──────── Page text ────────

Re: Three weeks left until feature freeze - Mailing list pgsql-hackers

From Jonah H. Harris
Subject Re: Three weeks left until feature freeze
Date
Msg-id 36e682920607130622l4999ec80n5a485b0ea622f120@mail.gmail.com
Whole thread Raw
In response to Re: Three weeks left until feature freeze  (Josh Berkus <josh@agliodbs.com>)
Responses Re: Three weeks left until feature freeze  (Dave Cramer <pg@fastcrypt.com>)
Re: Three weeks left until feature freeze  (Lukas Smith <smith@pooteeweet.org>)
Re: Three weeks left until feature freeze  (Tom Lane <tgl@sss.pgh.pa.us>)
Re: Three weeks left until feature freeze  ("Marc G. Fournier" <scrappy@postgresql.org>)
List pgsql-hackers
On 7/13/06, Josh Berkus <josh@agliodbs.com> wrote:
> I'm starting to have second thoughts about this suggestion.  I was
> enthusiastic about it at the summit, but I was unaware of the sheer size
> of PL/Java.  38,000 lines of code is 8% of the total size of Postgresql
> ... for *one* PL.

Josh,

I still don't see the problem; 38K lines of code really isn't that
much.  I have personal proof-of-concept projects bigger than that.
The question really is whether it's going to be maintained and by
whom.  Tom, Neil, et al will not be the ones maintaining it on a
regular basis.

> Dave Cramer acquainted me with some of the difficulties of doing a Java
> PL today, and I understand why it needs to be that large.  However,
> 38,000 lines of code -- much of it in a non-C language -- presents a
> possible debugging/maintenance major headache, especially if you someday
> left the project for some reason.

Again, I guess it comes down to what we're willing to let go.  If we
want new users who want certain functionality in the system to be
happy, we include it.  Otherwise, we do as we do now, keeping tons of
projects on pgfoundry and hoping a user doesn't just pass us by
because they installed PostgreSQL and didn't see the things they
want/need in the core.  Of course, this will last until MySQL goes
ahead and adds a Java PL and the user doesn't even glance over at
us... but I guess that falls back to the argument of, "what kind of
user do we really want".  Almost everyone here who's ever done
real-world consulting on PostgreSQL has run into PL/Java at some point
in time, so it is used and used often.

────────

Requirements >>
#1 In the PL/Java message, what share of PostgreSQL's total size is 38,000 lines of code said to be?
#2 Condense the paragraph of the PL/Java message beginning "Again, I guess it comes down" into a short bulleted list that keeps its main facts.
#3 Carry on the PL/Java message from its last sentence.
The records that follow have no connection to the PL/Java message.

──────── Entries provided ────────

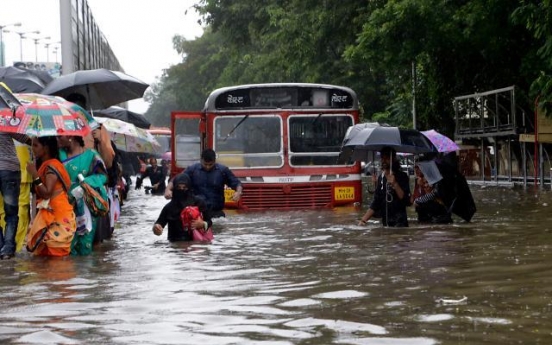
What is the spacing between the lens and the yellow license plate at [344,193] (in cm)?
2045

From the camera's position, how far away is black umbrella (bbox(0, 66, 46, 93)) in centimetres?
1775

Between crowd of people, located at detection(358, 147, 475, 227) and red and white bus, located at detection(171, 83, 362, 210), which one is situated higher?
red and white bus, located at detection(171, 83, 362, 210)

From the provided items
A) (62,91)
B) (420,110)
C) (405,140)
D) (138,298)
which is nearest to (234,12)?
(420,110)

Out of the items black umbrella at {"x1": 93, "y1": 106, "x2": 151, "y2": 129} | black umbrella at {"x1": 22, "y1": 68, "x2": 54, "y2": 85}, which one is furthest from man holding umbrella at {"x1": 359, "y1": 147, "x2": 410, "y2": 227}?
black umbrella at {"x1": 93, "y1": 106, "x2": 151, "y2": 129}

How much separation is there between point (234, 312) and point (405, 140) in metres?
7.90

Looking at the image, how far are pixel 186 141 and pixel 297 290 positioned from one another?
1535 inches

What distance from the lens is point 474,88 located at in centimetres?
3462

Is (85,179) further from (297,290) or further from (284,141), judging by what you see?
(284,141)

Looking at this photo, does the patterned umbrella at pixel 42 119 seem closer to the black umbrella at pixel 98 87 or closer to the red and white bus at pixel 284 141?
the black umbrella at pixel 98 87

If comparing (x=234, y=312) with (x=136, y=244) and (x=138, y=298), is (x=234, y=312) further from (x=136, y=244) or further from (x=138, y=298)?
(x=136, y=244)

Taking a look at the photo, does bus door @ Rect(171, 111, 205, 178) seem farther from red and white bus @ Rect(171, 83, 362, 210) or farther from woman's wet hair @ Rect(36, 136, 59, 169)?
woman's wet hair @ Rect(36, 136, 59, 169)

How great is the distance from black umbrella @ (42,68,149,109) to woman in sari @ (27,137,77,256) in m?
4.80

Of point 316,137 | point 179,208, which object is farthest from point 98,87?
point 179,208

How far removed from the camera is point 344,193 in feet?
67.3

────────
──────── Entries provided ────────

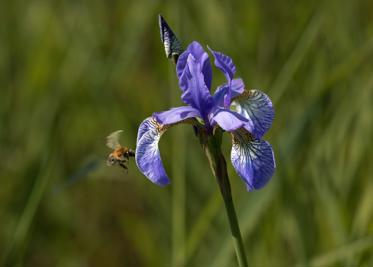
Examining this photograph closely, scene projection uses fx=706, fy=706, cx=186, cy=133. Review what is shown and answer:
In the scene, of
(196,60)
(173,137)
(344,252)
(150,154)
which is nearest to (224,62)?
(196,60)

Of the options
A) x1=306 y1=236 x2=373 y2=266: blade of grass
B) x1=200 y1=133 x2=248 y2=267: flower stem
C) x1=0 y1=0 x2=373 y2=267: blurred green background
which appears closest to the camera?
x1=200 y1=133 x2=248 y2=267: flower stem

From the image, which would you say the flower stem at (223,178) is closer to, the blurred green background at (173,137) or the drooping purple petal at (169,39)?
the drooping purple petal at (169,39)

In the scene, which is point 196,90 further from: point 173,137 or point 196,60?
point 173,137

────────

Results of the exercise >>
#1 8%

#2
- The decision depends on what the project is willing to let go.
- Including functionality that new users want keeps them happy.
- The alternative is the current practice: keeping many projects on pgfoundry and hoping users don't pass PostgreSQL by because the core lacks what they need.
- That would last until MySQL adds a Java PL, which leads back to the question of what kind of user the project really wants.
- Almost everyone who has done real-world PostgreSQL consulting has run into PL/Java, so it is used often.

#3
> This attitude does you no credit, Thomas.

That may be, but I completely understand Thomas' frustration.  This
topic wasn't his idea yet his project is being bashed on pretty well.
If you know of some way to turn 38K lines of code into 5K, or can
magically translate Java code to C, he may be open to it... but
complaining about something someone spent free-time on devotedly for
several years is just going to cause problems... neither is making
arguments by comparing it to a much less complete implementation.

The point is, this is just politics without common sense.  PL/Java
works and works well, if you haven't used it or PL/J, please don't
talk about it like you know it; it just spreads misinformation through
the forum.  The fact is that a lot of people use PL/Java, you asked
about including it in the core, it's a stable PL, and Thomas is
willing to continue maintaining and improving it.  My vote is that we
add it to the core and let him continue to do so.

As for the JVM worries, it's perfectly fine for anyone to ship the
JVM.  If we wanted to include the JVM in official PostgreSQL
distributions, we can do so.  Otherwise, we can just rely on the user
to have a JVM installed.  Better yet, Sun supports PostgreSQL, so get
them to do a specific distribution license.  There aren't that many
options so I don't see the need to plan contingencies ad nauseam.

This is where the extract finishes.